Personalization of issues
- Tight social groups and authoritarian personality, suppression of dissent, and groupthink can enhance the adoption of beliefs that have no rational basis. In attempting to confirm their beliefs, the group tends to identify their critics as enemies.
- Assertion of claims of a conspiracy on the part of the scientific community to suppress the results.
- Attacking the motives or character of anyone who questions the claims (see Ad hominem fallacy).
Use of misleading language
- Creating scientific-sounding terms in order to add weight to claims and persuade non-experts to believe statements that may be false or meaningless. For example, a long-standing hoax refers to water by the rarely used formal name "dihydrogen monoxide" (DHMO) and describes it as the main constituent in most poisonous solutions to show how easily the general public can be misled.
- Using established terms in idiosyncratic ways, thereby demonstrating unfamiliarity with mainstream work in the discipline.[attribution needed]
And also from the Wikipedia Entry
on "Voodoo Science"
Warning signs of pseudoscience
Park, a physics professor, science administrator/lobbyist/journalist and outspoken scientific skeptic, outlines his seven warning signs that a claim may be pseudoscientific and analyzes beliefs in popular culture and the media with a skeptical eye. Those seven warning signs are:
These warning signs are nearly identical with those of pathological science, as discussed by physicist Irving Langmuir in 1953.
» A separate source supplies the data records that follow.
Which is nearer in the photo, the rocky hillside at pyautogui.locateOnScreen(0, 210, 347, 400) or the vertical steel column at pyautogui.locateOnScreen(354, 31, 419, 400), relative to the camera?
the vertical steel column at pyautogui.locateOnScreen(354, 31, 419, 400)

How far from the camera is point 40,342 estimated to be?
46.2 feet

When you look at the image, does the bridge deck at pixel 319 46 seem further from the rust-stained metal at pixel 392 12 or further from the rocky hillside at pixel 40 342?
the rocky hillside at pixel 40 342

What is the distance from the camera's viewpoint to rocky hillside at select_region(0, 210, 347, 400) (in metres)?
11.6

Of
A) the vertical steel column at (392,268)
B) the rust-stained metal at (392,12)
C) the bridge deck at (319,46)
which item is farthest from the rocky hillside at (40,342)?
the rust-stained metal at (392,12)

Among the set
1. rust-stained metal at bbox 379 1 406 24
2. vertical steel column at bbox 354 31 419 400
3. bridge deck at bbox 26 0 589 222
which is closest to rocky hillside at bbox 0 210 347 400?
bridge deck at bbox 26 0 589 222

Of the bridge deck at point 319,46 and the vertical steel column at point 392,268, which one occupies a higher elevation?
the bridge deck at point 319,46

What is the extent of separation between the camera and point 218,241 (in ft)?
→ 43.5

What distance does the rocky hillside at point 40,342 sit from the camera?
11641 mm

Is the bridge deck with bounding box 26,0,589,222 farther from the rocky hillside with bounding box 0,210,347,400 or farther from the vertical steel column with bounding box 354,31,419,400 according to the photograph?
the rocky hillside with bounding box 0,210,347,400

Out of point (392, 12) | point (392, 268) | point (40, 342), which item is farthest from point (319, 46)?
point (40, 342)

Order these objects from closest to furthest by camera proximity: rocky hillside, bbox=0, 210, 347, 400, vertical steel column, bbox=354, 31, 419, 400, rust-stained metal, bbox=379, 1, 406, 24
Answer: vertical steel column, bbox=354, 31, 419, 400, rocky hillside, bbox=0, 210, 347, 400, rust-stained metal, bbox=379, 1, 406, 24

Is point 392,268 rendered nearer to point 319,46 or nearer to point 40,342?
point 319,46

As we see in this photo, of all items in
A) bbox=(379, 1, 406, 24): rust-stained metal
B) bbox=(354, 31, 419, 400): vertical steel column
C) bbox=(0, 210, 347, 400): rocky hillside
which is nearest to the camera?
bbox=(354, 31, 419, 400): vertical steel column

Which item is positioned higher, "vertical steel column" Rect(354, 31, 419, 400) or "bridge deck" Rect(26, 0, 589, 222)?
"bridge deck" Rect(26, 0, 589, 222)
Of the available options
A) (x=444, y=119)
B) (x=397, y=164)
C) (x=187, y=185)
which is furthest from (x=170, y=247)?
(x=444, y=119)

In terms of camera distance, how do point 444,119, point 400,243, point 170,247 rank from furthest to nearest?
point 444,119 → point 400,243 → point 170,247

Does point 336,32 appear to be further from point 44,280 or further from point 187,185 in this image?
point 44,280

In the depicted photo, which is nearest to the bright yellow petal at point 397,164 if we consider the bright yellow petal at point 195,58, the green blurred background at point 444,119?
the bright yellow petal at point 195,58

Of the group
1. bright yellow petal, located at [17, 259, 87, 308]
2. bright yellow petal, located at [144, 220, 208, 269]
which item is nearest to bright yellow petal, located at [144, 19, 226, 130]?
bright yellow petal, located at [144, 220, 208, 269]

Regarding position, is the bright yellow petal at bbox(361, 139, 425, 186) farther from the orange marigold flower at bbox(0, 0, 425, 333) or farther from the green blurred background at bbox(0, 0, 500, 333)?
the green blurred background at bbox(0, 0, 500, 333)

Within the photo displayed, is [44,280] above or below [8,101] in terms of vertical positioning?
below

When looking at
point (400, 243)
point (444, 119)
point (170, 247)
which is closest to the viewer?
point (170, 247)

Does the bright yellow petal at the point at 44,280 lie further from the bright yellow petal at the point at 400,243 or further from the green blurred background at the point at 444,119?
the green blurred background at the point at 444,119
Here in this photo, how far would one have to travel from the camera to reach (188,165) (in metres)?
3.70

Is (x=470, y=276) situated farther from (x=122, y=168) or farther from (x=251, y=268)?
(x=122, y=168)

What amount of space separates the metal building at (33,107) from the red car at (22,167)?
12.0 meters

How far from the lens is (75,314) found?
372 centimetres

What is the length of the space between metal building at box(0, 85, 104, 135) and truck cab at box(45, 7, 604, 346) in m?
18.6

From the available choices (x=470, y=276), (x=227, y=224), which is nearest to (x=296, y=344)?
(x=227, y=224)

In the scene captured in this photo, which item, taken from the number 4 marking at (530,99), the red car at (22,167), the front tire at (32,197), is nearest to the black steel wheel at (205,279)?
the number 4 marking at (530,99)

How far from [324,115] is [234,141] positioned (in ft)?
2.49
- Discoverers make their claims directly to the popular media, rather than to fellow scientists.
- Discoverers claim that a conspiracy has tried to suppress the discovery.
- The claimed effect appears so weak that observers can hardly distinguish it from noise. No amount of further work increases the signal.
- Anecdotal evidence is used to back up the claim.
- True believers cite ancient traditions in support of the new claim.
- The discoverer or discoverers work in isolation from the mainstream scientific community.
- The discovery, if true, would require a change in the understanding of the fundamental laws of nature.